WORK TASK: How many lines of the data contain the word "higher"? Reply with only the number.

Dataset items:
----------------

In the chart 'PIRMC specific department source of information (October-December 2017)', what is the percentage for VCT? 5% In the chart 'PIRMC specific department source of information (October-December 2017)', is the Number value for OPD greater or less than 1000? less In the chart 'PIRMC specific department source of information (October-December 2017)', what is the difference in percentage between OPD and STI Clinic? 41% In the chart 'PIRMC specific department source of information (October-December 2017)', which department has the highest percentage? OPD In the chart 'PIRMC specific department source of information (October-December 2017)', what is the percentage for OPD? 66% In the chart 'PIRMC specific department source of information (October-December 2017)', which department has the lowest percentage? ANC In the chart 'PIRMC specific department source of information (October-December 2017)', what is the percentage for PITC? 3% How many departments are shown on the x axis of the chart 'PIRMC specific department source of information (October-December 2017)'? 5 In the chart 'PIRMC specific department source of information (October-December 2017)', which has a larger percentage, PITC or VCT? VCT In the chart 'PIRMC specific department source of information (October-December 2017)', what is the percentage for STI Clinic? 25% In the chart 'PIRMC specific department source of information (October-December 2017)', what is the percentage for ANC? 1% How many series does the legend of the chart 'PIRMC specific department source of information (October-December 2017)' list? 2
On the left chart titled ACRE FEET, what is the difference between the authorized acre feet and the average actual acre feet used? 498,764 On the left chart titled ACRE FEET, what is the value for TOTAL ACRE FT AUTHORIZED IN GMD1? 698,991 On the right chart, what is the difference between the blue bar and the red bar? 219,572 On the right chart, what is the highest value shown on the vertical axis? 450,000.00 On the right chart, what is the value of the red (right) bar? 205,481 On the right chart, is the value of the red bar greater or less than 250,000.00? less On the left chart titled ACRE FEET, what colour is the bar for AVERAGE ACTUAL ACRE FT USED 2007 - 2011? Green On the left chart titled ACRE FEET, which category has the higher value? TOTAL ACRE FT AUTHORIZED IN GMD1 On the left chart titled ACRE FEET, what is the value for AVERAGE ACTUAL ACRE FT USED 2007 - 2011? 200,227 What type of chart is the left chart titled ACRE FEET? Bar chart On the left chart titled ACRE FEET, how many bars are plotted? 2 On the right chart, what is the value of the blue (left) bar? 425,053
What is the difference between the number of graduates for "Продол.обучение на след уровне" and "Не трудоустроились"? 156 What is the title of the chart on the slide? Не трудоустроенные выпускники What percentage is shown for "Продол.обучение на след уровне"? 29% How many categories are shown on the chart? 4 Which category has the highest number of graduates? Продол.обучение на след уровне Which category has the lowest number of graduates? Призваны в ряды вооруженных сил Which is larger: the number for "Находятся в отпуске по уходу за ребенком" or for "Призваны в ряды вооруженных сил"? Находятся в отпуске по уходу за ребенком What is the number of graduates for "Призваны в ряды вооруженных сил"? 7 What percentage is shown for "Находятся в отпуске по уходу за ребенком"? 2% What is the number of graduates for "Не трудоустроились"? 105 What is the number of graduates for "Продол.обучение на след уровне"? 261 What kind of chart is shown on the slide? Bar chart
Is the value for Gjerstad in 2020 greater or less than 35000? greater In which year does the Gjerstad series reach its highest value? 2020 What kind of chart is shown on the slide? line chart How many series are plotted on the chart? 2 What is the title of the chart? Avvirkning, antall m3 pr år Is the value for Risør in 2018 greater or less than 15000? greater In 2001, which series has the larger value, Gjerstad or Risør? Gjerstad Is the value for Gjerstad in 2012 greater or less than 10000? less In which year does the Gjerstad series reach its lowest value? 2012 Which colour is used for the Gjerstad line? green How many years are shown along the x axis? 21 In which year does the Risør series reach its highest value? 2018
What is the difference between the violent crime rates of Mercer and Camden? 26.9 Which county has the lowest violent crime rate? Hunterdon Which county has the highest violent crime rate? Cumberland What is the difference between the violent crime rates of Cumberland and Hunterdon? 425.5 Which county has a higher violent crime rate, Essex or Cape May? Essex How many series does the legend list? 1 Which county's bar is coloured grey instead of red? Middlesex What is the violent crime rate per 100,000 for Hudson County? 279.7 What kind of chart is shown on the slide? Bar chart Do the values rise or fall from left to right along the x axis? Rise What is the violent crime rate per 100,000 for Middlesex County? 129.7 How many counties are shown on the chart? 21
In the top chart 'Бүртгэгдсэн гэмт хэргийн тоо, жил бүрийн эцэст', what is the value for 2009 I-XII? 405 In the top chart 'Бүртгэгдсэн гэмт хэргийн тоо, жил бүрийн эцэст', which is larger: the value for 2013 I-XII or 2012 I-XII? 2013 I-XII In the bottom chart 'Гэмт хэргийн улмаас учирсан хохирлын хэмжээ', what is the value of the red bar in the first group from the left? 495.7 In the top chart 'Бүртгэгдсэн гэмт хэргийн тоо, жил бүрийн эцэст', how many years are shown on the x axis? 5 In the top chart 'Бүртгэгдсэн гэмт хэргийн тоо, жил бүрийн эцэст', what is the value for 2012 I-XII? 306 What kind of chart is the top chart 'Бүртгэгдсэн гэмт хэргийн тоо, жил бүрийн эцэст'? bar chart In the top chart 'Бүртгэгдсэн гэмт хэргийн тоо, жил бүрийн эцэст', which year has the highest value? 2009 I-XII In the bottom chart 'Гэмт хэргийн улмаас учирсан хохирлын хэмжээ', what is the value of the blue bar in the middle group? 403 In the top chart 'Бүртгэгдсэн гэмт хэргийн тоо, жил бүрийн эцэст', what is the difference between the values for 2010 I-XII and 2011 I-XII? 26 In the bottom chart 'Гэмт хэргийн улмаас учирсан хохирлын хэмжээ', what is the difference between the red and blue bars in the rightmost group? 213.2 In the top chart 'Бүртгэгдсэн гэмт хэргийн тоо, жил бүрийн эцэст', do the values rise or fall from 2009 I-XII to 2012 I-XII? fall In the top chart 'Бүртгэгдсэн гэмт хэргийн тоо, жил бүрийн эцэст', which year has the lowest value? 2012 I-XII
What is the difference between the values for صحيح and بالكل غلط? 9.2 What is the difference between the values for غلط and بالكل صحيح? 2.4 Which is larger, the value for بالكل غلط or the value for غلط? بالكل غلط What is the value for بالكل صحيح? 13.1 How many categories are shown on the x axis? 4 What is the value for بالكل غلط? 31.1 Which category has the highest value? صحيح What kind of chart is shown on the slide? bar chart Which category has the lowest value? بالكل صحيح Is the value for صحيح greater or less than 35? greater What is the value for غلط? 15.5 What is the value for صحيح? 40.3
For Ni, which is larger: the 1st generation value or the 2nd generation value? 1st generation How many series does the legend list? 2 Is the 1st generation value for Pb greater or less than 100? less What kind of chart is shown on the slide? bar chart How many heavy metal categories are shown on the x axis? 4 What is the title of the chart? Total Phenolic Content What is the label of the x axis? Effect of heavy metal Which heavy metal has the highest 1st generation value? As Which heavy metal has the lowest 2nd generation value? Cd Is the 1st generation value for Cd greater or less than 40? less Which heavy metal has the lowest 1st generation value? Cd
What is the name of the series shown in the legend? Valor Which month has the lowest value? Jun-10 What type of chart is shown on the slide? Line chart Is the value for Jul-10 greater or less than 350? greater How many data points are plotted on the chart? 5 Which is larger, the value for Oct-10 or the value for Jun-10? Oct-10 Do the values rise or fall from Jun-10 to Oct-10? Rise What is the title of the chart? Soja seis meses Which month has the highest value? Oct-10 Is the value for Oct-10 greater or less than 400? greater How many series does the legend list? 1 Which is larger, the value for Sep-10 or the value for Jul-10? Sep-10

----------------

ANSWER BELOW: 2